■ Exercise directions: An exact copy of the entries below is the expected answer.

Top of Task input

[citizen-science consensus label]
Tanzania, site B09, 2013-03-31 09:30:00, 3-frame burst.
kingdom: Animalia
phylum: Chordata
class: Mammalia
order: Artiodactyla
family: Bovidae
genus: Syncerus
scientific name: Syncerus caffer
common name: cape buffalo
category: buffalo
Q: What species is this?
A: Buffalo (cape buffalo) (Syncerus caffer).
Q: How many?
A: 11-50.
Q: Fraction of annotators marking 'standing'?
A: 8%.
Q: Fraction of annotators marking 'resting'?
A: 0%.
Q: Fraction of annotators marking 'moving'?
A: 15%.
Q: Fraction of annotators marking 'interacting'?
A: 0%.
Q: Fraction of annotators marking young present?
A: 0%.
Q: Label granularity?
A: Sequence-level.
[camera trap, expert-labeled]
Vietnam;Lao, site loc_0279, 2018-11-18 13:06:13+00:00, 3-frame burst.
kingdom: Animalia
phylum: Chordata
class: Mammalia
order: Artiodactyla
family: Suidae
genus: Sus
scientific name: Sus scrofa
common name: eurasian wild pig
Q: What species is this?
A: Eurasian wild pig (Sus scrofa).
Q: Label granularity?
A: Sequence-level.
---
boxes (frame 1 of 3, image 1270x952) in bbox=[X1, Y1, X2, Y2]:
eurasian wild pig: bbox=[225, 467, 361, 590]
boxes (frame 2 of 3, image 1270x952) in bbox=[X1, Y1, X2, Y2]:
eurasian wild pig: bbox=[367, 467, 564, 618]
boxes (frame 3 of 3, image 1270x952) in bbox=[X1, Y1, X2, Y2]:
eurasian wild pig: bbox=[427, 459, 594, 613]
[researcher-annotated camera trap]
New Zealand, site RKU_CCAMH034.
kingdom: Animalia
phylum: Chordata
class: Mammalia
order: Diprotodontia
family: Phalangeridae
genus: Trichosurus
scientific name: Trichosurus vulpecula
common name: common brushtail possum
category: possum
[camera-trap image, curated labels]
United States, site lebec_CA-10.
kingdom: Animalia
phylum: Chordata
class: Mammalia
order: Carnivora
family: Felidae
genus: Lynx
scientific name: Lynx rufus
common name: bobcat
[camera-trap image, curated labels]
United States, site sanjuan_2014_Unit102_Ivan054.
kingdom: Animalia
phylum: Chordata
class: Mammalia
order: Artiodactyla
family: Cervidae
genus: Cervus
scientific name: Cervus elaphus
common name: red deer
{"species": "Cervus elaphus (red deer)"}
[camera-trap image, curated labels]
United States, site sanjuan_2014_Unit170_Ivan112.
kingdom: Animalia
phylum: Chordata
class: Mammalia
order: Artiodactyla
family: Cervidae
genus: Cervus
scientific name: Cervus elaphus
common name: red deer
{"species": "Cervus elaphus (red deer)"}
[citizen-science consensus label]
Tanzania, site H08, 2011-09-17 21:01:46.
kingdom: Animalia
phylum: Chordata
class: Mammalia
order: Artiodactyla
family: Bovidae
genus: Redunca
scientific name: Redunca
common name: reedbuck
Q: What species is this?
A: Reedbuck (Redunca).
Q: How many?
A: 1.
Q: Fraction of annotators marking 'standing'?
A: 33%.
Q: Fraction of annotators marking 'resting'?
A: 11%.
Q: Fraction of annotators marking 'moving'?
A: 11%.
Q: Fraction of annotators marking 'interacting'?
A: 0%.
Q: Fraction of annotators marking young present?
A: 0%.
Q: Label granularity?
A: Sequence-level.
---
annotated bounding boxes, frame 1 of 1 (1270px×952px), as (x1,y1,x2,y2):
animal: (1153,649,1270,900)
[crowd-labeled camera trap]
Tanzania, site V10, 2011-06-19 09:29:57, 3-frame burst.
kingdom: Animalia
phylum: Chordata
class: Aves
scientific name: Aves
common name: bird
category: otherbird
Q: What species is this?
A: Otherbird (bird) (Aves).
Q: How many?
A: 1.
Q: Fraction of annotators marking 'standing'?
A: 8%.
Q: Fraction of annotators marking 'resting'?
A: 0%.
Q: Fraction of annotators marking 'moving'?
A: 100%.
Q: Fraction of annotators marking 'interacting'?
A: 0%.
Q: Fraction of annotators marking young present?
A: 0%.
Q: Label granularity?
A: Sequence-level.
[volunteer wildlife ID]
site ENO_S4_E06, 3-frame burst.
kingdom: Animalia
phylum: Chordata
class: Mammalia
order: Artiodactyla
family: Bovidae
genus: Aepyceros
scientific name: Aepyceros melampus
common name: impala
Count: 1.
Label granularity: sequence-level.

Bottom of Task input

■ Response:
[citizen-science consensus label]
Tanzania, site B09, 2013-03-31 09:30:00, 3-frame burst.
kingdom: Animalia
phylum: Chordata
class: Mammalia
order: Artiodactyla
family: Bovidae
genus: Syncerus
scientific name: Syncerus caffer
common name: cape buffalo
category: buffalo
Q: What species is this?
A: Buffalo (cape buffalo) (Syncerus caffer).
Q: How many?
A: 11-50.
Q: Fraction of annotators marking 'standing'?
A: 8%.
Q: Fraction of annotators marking 'resting'?
A: 0%.
Q: Fraction of annotators marking 'moving'?
A: 15%.
Q: Fraction of annotators marking 'interacting'?
A: 0%.
Q: Fraction of annotators marking young present?
A: 0%.
Q: Label granularity?
A: Sequence-level.
[camera trap, expert-labeled]
Vietnam;Lao, site loc_0279, 2018-11-18 13:06:13+00:00, 3-frame burst.
kingdom: Animalia
phylum: Chordata
class: Mammalia
order: Artiodactyla
family: Suidae
genus: Sus
scientific name: Sus scrofa
common name: eurasian wild pig
Q: What species is this?
A: Eurasian wild pig (Sus scrofa).
Q: Label granularity?
A: Sequence-level.
---
boxes (frame 1 of 3, image 1270x952) in bbox=[X1, Y1, X2, Y2]:
eurasian wild pig: bbox=[225, 467, 361, 590]
boxes (frame 2 of 3, image 1270x952) in bbox=[X1, Y1, X2, Y2]:
eurasian wild pig: bbox=[367, 467, 564, 618]
boxes (frame 3 of 3, image 1270x952) in bbox=[X1, Y1, X2, Y2]:
eurasian wild pig: bbox=[427, 459, 594, 613]
[researcher-annotated camera trap]
New Zealand, site RKU_CCAMH034.
kingdom: Animalia
phylum: Chordata
class: Mammalia
order: Diprotodontia
family: Phalangeridae
genus: Trichosurus
scientific name: Trichosurus vulpecula
common name: common brushtail possum
category: possum
[camera-trap image, curated labels]
United States, site lebec_CA-10.
kingdom: Animalia
phylum: Chordata
class: Mammalia
order: Carnivora
family: Felidae
genus: Lynx
scientific name: Lynx rufus
common name: bobcat
[camera-trap image, curated labels]
United States, site sanjuan_2014_Unit102_Ivan054.
kingdom: Animalia
phylum: Chordata
class: Mammalia
order: Artiodactyla
family: Cervidae
genus: Cervus
scientific name: Cervus elaphus
common name: red deer
{"species": "Cervus elaphus (red deer)"}
[camera-trap image, curated labels]
United States, site sanjuan_2014_Unit170_Ivan112.
kingdom: Animalia
phylum: Chordata
class: Mammalia
order: Artiodactyla
family: Cervidae
genus: Cervus
scientific name: Cervus elaphus
common name: red deer
{"species": "Cervus elaphus (red deer)"}
[citizen-science consensus label]
Tanzania, site H08, 2011-09-17 21:01:46.
kingdom: Animalia
phylum: Chordata
class: Mammalia
order: Artiodactyla
family: Bovidae
genus: Redunca
scientific name: Redunca
common name: reedbuck
Q: What species is this?
A: Reedbuck (Redunca).
Q: How many?
A: 1.
Q: Fraction of annotators marking 'standing'?
A: 33%.
Q: Fraction of annotators marking 'resting'?
A: 11%.
Q: Fraction of annotators marking 'moving'?
A: 11%.
Q: Fraction of annotators marking 'interacting'?
A: 0%.
Q: Fraction of annotators marking young present?
A: 0%.
Q: Label granularity?
A: Sequence-level.
---
annotated bounding boxes, frame 1 of 1 (1270px×952px), as (x1,y1,x2,y2):
animal: (1153,649,1270,900)
[crowd-labeled camera trap]
Tanzania, site V10, 2011-06-19 09:29:57, 3-frame burst.
kingdom: Animalia
phylum: Chordata
class: Aves
scientific name: Aves
common name: bird
category: otherbird
Q: What species is this?
A: Otherbird (bird) (Aves).
Q: How many?
A: 1.
Q: Fraction of annotators marking 'standing'?
A: 8%.
Q: Fraction of annotators marking 'resting'?
A: 0%.
Q: Fraction of annotators marking 'moving'?
A: 100%.
Q: Fraction of annotators marking 'interacting'?
A: 0%.
Q: Fraction of annotators marking young present?
A: 0%.
Q: Label granularity?
A: Sequence-level.
[volunteer wildlife ID]
site ENO_S4_E06, 3-frame burst.
kingdom: Animalia
phylum: Chordata
class: Mammalia
order: Artiodactyla
family: Bovidae
genus: Aepyceros
scientific name: Aepyceros melampus
common name: impala
Count: 1.
Label granularity: sequence-level.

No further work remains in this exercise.